DATA SHOWN:
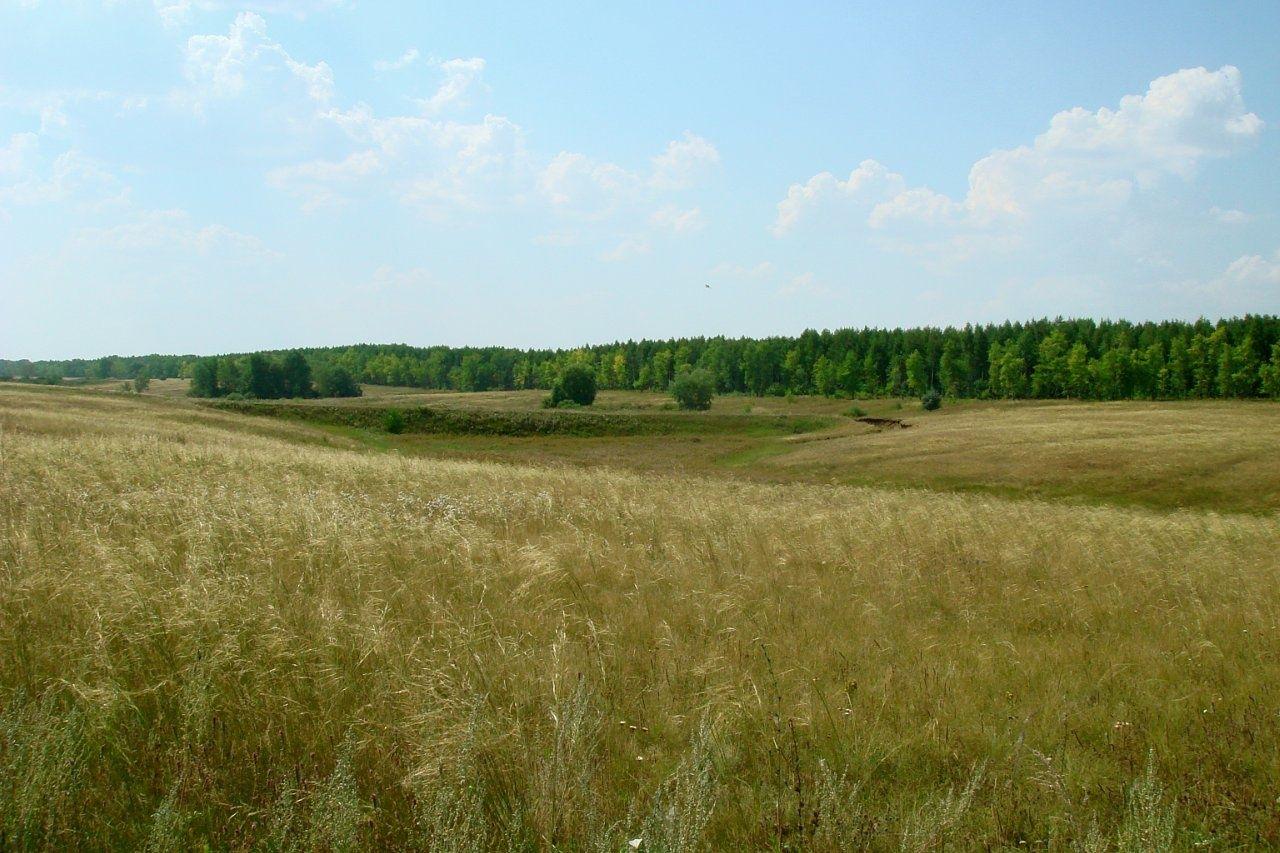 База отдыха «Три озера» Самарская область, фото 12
==
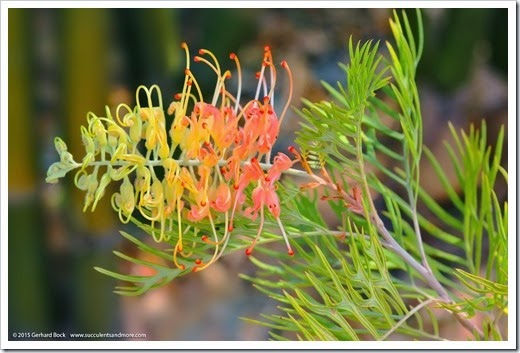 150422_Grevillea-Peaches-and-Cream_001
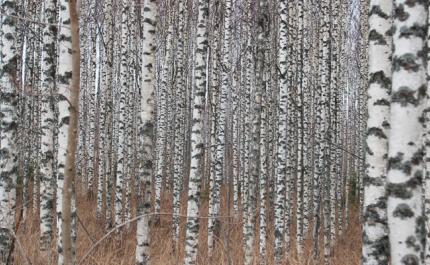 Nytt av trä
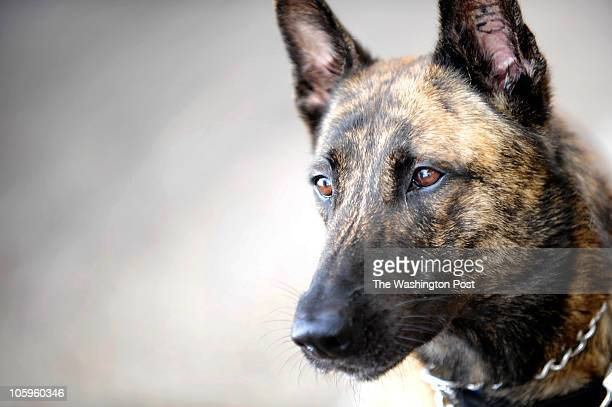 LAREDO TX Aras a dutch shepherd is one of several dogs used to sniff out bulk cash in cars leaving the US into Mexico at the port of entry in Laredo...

TASK STATEMENT: Now transcribe the lines above exactly, starting at the line containing "Nytt av trä" and ending at the line containing "LAREDO TX Aras", both lines included, pictures excluded.

YOUR SOLUTION:
 Nytt av trä
 LAREDO TX Aras a dutch shepherd is one of several dogs used to sniff out bulk cash in cars leaving the US into Mexico at the port of entry in Laredo...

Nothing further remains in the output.